- EXCERPT:
# # # # # # #
Professor Devi Sridhar, the high profile adviser to then-Scottish First Minister Nicola Sturgeon, has admitted she was wrong to call for zero-Covid and the elimination of the virus. The Mail has the story.
Professor Devi Sridhar was a vocal advocate of ‘zero Covid’, the controversial view that it was possible to eradicate the virus by adopting draconian measures such as quarantining people when crossing the Scottish border.
The Covid Inquiry heard last week that Prof. Sridhar regularly sent the then First Minister messages on Twitter where she appeared to push for the strategy to be adopted. In one, sent in June 2020, she told Sturgeon that she had been working on a “feasible plan for elimination [of the virus]”.
Sturgeon would later describe elimination as the “only sensible strategy” to tackle the virus.
The revelation will likely cause further controversy after the inquiry heard last week that Sturgeon also told Prof. Sridhar not to “worry about protocol”.
Prof. Sridhar now claims she regrets using the phrase ‘zero Covid’ and that her aim was to limit the number of infections in Scotland until the vaccine rollout.
“This was a mistake I made using the word ‘elimination’,” she told the Covid Inquiry, adding that “maximum suppression” would have been a more appropriate phrase.
Other experts who spoke at the inquiry said that the Scottish Government’s refusal to accept that Covid was ‘here to stay’ led to a much slower release of social restrictions than was necessary. Throughout the pandemic, Scotland eased restrictions several weeks after England.
# # # # # # #
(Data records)
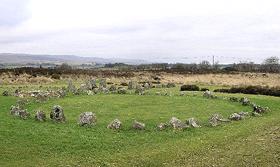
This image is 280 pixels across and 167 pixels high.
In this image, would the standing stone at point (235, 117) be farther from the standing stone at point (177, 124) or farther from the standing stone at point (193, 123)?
the standing stone at point (177, 124)

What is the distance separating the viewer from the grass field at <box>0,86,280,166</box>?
19.8m

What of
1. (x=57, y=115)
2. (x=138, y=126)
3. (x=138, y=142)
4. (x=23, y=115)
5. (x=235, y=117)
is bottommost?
(x=138, y=142)

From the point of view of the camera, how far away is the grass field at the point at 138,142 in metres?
19.8

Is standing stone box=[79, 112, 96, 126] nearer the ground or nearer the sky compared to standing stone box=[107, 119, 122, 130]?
nearer the sky

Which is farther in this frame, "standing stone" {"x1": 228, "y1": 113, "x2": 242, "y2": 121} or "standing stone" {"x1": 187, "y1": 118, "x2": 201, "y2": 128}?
"standing stone" {"x1": 228, "y1": 113, "x2": 242, "y2": 121}

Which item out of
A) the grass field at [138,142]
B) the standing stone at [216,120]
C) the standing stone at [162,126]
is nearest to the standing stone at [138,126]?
the grass field at [138,142]

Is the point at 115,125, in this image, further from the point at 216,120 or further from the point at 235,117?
the point at 235,117

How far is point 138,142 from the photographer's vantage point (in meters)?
23.6

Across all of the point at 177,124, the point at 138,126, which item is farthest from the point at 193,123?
the point at 138,126

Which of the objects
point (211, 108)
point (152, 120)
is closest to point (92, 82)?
point (211, 108)

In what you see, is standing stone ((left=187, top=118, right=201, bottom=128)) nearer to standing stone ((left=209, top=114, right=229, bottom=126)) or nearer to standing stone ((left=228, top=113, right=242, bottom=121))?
standing stone ((left=209, top=114, right=229, bottom=126))

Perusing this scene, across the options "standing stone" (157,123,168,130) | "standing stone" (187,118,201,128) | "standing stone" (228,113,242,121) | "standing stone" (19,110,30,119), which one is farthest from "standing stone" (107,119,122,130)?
"standing stone" (228,113,242,121)

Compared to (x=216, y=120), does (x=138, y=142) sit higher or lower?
lower

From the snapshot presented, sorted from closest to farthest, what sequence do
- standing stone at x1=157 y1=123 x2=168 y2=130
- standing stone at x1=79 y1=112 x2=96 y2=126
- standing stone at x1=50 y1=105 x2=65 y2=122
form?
standing stone at x1=157 y1=123 x2=168 y2=130 < standing stone at x1=79 y1=112 x2=96 y2=126 < standing stone at x1=50 y1=105 x2=65 y2=122
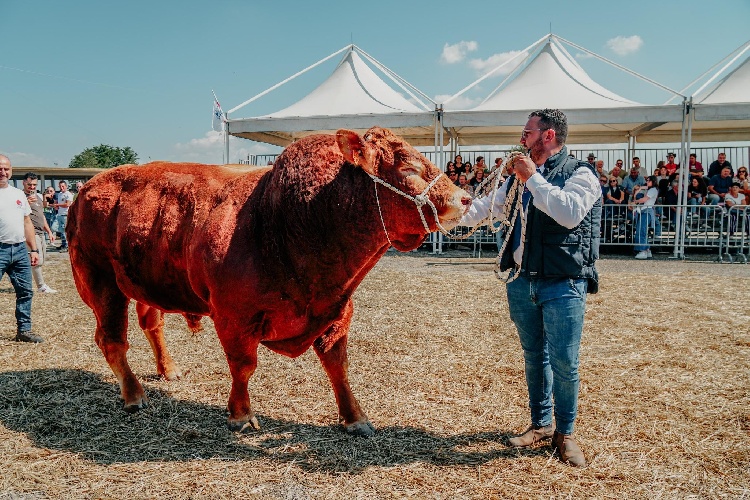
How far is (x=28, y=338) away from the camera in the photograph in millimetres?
5961

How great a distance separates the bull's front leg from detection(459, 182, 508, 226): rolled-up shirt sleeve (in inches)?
38.5

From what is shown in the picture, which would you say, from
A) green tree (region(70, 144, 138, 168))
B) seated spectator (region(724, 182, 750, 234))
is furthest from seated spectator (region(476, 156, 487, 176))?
green tree (region(70, 144, 138, 168))

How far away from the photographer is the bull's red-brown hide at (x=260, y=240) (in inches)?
120

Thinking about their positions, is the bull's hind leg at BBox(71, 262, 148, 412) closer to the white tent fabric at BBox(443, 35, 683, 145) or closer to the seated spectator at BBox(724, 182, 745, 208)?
the white tent fabric at BBox(443, 35, 683, 145)

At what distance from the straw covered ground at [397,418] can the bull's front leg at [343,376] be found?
121 mm

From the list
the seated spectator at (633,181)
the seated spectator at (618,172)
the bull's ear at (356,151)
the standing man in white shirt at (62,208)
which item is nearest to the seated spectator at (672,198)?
the seated spectator at (633,181)

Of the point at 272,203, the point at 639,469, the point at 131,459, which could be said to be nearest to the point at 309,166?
the point at 272,203

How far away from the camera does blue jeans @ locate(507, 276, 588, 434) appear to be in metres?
3.14

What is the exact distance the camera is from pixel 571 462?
3.23m

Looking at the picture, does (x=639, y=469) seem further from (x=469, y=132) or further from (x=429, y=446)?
(x=469, y=132)

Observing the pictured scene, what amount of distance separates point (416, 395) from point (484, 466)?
3.92 ft

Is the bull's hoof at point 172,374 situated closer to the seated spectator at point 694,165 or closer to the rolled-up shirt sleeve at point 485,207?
the rolled-up shirt sleeve at point 485,207

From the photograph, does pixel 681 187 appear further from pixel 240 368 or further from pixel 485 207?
pixel 240 368

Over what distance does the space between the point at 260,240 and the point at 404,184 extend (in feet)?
3.19
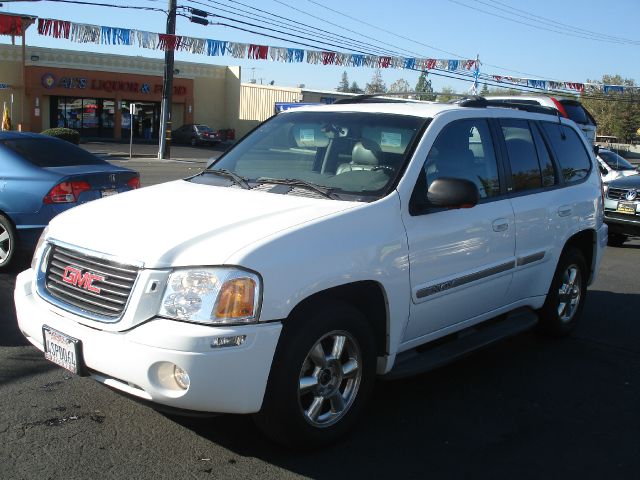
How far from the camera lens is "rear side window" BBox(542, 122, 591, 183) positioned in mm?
5963

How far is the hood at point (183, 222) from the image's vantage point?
3469 mm

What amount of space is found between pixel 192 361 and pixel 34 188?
4.79m

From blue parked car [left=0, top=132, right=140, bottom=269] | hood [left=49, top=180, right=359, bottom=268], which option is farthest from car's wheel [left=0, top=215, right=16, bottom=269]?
hood [left=49, top=180, right=359, bottom=268]

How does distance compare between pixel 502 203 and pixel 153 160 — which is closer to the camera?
pixel 502 203

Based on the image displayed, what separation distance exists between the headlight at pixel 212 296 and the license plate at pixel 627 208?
32.3ft

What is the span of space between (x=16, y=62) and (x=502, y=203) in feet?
146

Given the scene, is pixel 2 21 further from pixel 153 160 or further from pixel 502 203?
pixel 502 203

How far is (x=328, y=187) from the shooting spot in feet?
14.4

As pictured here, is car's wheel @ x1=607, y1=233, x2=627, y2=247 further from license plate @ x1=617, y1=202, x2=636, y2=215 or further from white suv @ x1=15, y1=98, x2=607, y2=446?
white suv @ x1=15, y1=98, x2=607, y2=446

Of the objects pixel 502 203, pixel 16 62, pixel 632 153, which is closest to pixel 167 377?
pixel 502 203

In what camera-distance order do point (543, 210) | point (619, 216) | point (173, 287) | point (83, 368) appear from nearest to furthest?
1. point (173, 287)
2. point (83, 368)
3. point (543, 210)
4. point (619, 216)

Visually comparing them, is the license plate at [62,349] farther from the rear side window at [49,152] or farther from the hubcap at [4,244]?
the rear side window at [49,152]

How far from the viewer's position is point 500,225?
4910 millimetres

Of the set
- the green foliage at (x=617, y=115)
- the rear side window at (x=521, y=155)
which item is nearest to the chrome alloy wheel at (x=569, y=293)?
the rear side window at (x=521, y=155)
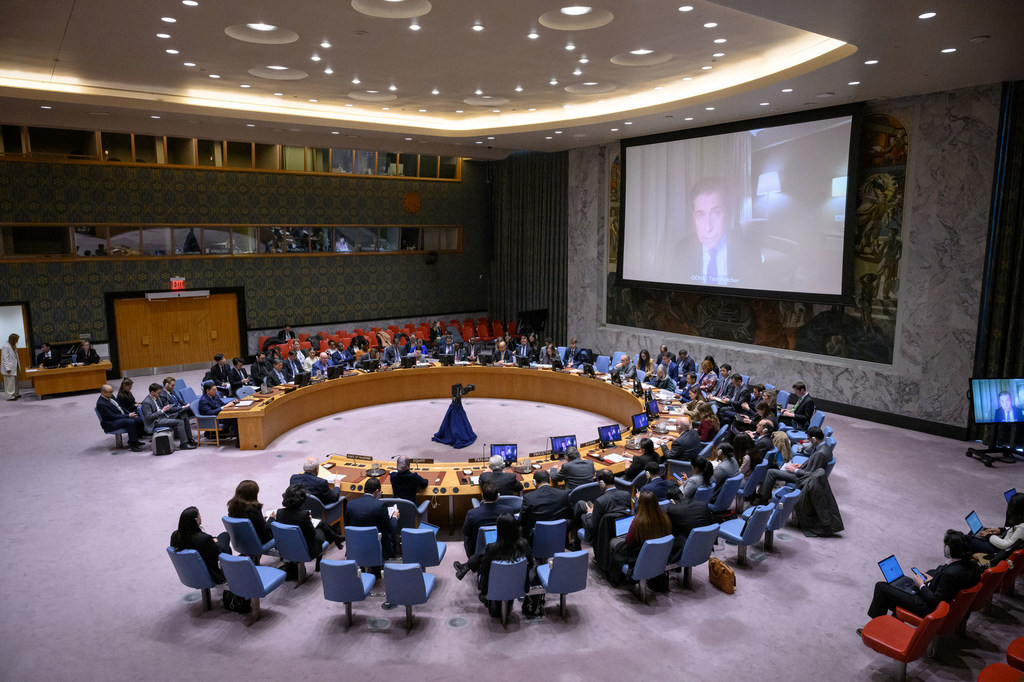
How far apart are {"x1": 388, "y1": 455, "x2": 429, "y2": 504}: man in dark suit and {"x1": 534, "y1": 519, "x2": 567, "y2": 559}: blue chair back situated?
147 centimetres

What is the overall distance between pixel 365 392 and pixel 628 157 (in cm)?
859

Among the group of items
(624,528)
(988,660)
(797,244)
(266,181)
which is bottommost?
(988,660)

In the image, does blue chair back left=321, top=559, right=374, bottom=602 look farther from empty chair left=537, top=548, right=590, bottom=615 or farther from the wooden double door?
the wooden double door

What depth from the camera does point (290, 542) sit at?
598 centimetres

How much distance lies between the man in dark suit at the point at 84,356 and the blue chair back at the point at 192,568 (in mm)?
10546

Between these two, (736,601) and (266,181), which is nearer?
(736,601)

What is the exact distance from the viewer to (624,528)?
630 cm

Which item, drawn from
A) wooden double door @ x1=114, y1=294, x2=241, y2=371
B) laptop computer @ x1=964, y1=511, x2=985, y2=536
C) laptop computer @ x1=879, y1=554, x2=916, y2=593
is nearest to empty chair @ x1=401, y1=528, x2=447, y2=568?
laptop computer @ x1=879, y1=554, x2=916, y2=593

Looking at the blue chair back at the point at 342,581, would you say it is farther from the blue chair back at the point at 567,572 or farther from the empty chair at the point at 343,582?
the blue chair back at the point at 567,572

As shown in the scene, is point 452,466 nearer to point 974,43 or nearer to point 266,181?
point 974,43

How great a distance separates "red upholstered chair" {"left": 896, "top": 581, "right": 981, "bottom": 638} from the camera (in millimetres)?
5051

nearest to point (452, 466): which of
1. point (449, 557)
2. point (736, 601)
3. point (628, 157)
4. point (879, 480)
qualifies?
point (449, 557)

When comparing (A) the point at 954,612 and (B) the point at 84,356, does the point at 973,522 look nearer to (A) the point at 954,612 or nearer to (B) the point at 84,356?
(A) the point at 954,612

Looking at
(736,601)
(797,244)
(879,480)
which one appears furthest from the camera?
(797,244)
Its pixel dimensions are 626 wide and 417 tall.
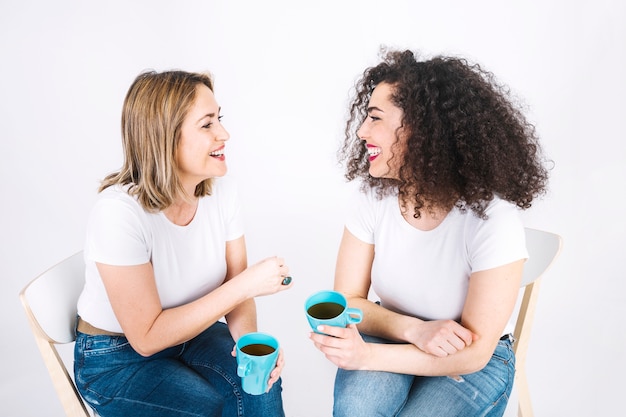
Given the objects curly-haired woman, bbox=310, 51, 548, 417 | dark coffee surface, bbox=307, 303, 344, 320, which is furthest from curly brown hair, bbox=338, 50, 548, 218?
dark coffee surface, bbox=307, 303, 344, 320

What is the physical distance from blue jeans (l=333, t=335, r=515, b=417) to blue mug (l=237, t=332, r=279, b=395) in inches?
9.3

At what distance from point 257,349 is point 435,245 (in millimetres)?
555

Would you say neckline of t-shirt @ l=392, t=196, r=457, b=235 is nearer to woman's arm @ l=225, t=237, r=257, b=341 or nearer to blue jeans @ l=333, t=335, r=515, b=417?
blue jeans @ l=333, t=335, r=515, b=417

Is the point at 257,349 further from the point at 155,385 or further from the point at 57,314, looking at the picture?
the point at 57,314

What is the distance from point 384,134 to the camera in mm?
1574

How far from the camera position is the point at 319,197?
2924mm

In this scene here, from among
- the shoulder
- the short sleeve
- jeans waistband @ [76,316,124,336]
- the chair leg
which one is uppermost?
the shoulder

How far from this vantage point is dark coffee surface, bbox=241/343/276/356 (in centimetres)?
134

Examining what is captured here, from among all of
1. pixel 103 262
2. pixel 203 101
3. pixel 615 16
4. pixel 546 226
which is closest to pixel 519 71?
pixel 615 16

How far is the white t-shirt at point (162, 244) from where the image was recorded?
145cm

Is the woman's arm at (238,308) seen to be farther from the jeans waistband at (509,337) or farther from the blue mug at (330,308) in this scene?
the jeans waistband at (509,337)

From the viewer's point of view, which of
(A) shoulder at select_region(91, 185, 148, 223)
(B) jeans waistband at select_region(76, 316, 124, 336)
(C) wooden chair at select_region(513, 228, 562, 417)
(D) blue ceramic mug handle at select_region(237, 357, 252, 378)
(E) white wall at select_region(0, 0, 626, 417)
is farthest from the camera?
(E) white wall at select_region(0, 0, 626, 417)

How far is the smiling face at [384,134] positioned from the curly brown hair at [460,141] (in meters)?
0.02

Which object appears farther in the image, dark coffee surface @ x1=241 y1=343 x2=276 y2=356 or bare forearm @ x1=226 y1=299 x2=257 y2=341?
bare forearm @ x1=226 y1=299 x2=257 y2=341
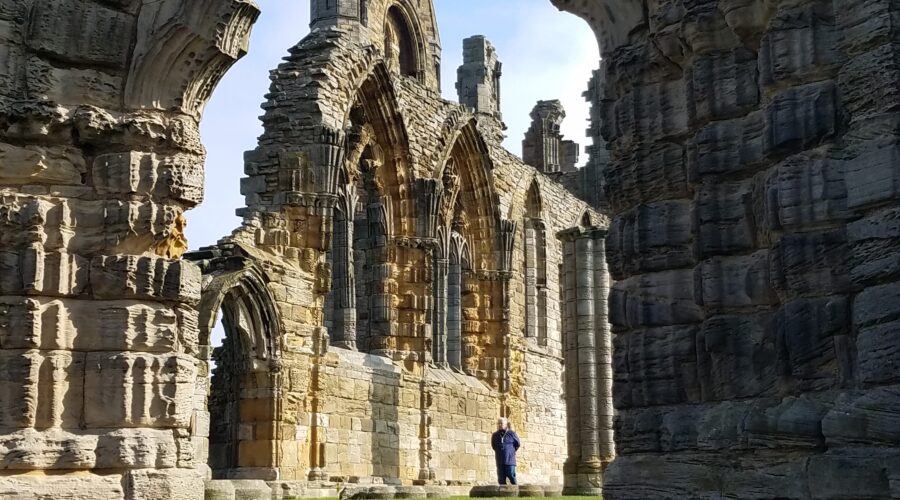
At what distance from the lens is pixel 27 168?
22.9 ft

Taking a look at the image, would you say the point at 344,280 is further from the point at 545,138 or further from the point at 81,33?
the point at 545,138

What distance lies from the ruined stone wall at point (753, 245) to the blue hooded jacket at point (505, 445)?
13079mm

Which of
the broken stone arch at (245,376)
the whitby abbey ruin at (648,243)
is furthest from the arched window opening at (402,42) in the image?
the whitby abbey ruin at (648,243)

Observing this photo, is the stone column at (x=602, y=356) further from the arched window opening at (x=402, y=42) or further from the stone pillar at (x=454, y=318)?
the arched window opening at (x=402, y=42)

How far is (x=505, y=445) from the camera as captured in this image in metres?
19.1

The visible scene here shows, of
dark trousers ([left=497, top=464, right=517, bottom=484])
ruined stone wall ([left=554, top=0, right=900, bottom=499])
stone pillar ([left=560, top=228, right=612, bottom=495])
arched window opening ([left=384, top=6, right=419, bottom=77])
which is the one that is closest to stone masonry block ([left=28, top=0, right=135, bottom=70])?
ruined stone wall ([left=554, top=0, right=900, bottom=499])

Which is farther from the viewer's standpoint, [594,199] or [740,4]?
[594,199]

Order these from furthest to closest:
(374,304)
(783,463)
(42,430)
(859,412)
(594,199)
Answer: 1. (594,199)
2. (374,304)
3. (42,430)
4. (783,463)
5. (859,412)

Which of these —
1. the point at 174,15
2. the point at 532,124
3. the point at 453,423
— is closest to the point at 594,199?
the point at 532,124

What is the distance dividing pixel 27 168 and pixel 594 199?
29663 millimetres

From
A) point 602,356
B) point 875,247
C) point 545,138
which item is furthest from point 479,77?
point 875,247

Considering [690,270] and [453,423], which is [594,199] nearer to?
[453,423]

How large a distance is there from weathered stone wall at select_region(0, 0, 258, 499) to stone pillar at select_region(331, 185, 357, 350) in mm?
12894

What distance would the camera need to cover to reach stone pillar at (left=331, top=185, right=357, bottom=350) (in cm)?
2020
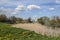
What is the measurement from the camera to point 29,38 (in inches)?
339

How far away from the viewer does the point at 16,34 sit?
366 inches

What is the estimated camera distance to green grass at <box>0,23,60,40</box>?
28.3ft

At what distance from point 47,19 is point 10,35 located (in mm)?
2712

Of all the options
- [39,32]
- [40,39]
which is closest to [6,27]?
[39,32]

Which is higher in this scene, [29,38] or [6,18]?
[6,18]

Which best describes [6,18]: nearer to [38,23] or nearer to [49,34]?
[38,23]

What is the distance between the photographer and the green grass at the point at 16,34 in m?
8.63

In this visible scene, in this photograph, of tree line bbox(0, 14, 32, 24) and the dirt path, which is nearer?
the dirt path

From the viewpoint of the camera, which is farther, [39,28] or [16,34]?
[39,28]

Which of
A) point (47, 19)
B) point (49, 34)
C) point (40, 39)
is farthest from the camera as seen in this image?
point (47, 19)

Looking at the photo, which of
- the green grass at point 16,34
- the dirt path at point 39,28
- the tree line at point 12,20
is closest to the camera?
the green grass at point 16,34

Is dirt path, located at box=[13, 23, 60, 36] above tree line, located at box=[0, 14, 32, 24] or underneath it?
underneath

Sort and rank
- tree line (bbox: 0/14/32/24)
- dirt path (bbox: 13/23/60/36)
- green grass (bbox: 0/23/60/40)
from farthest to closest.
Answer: tree line (bbox: 0/14/32/24) < dirt path (bbox: 13/23/60/36) < green grass (bbox: 0/23/60/40)

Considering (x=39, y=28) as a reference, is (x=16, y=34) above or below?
below
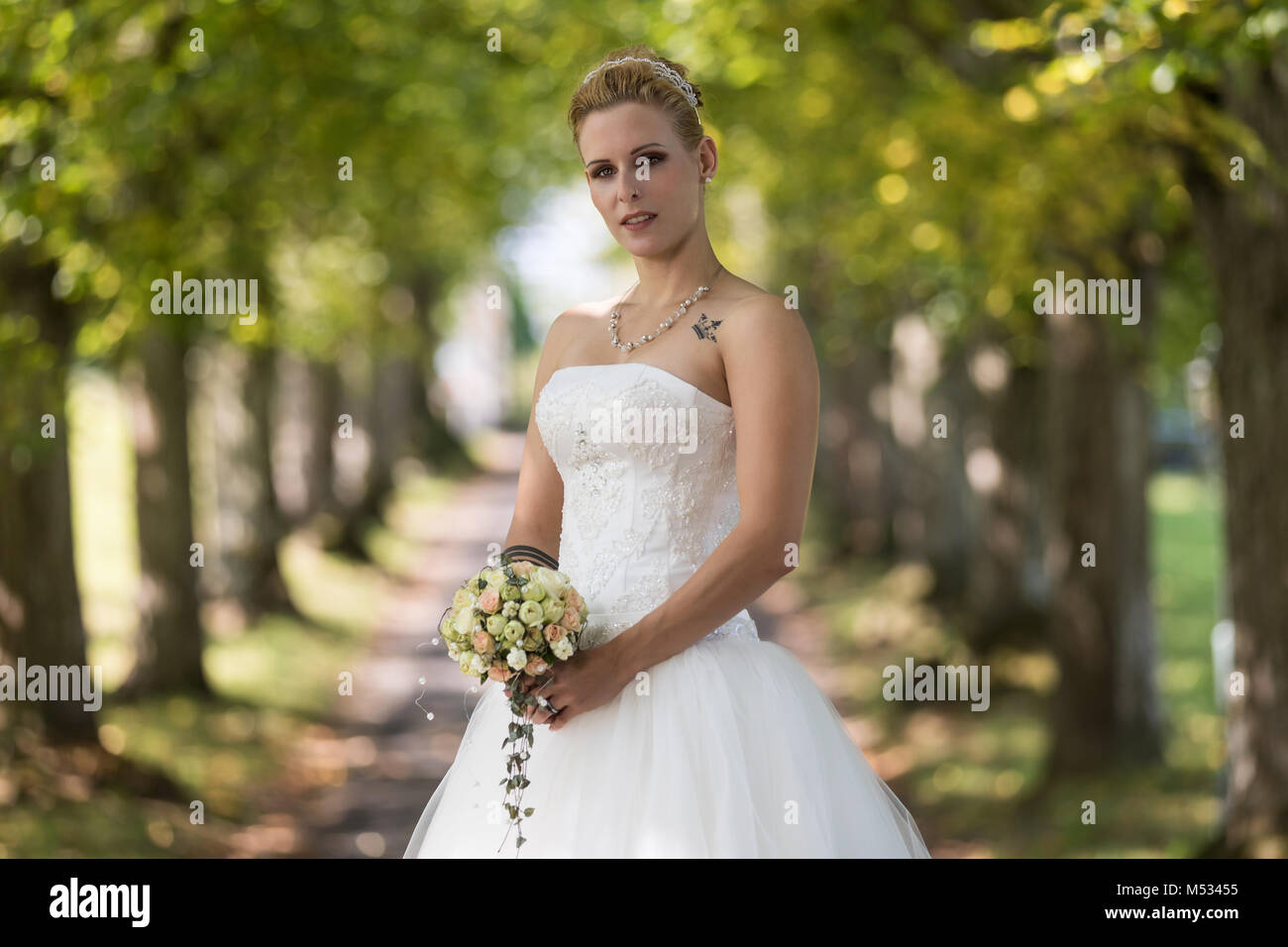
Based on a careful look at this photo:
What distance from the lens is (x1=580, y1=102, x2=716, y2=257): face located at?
3570 mm

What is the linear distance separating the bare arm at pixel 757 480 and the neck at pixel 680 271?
0.25m

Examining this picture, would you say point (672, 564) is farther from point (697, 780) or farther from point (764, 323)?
point (764, 323)

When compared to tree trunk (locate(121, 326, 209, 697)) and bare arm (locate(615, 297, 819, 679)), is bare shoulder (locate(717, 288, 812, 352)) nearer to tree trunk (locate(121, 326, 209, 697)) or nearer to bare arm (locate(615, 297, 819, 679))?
bare arm (locate(615, 297, 819, 679))

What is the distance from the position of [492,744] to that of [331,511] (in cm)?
2280

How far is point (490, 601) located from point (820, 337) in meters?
20.1

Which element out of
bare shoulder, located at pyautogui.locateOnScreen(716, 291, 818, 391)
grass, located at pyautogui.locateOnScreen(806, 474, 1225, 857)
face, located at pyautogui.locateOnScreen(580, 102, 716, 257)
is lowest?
grass, located at pyautogui.locateOnScreen(806, 474, 1225, 857)

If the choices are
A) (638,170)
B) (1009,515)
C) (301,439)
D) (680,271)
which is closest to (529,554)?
(680,271)

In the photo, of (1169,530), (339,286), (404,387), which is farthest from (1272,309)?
(404,387)

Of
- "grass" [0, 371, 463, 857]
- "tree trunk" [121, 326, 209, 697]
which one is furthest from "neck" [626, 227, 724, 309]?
"tree trunk" [121, 326, 209, 697]

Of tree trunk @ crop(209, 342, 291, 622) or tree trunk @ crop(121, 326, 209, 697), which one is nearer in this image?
tree trunk @ crop(121, 326, 209, 697)

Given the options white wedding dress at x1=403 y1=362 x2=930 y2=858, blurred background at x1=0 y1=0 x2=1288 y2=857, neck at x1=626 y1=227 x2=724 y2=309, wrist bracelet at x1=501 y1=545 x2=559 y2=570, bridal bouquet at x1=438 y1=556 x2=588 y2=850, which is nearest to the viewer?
bridal bouquet at x1=438 y1=556 x2=588 y2=850

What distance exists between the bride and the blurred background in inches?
37.4

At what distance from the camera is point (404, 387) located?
40.0 meters

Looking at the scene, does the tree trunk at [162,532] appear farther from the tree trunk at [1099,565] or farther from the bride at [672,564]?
the bride at [672,564]
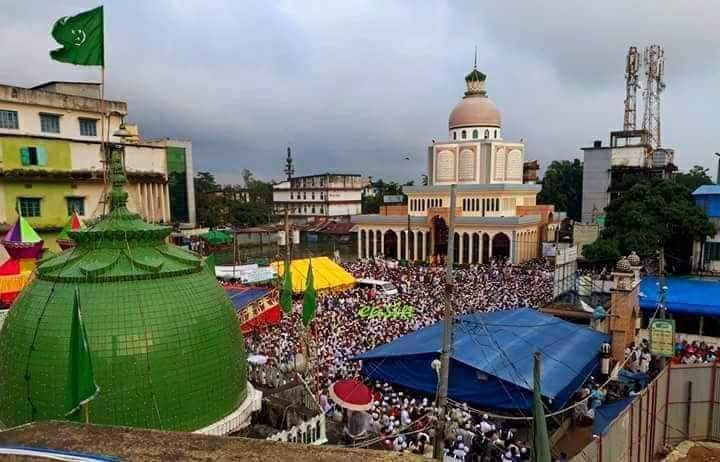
# # # # # # #
- PROBLEM TO SOLVE:
Continue the article about Professor Devi Sridhar and zero Covid with the next few sentences after its last line.

- ANSWER TO THIS PROBLEM:
Professor Mark Woolhouse, an epidemiologist at the University of Edinburgh and a U.K. scientific adviser during the pandemic, said Scottish Ministers were preoccupied with appearing more cautious than their English counterparts. He added: “This segued into this idea that… we could somehow end up in zero Covid. To me… this was not consistent with the evidence.”
In June 2020, when Scotland was recording fewer than five Covid cases every day, Prof. Sridhar, originally from the U.S., published an article in the Guardian calling for a “zero-coronavirus Britain”. That same month, she told New Scientist magazine that “Scotland could eliminate coronavirus if it were not for England”, arguing that Westminster was not doing enough to stop the spread of the virus.
However, in January 2022 – 17 months later – Scotland was recording roughly 8,000 daily cases and Nicola Sturgeon announced the nation would remove the majority of its Covid restrictions in an effort to live with the virus.
No country has been able to eliminate the virus.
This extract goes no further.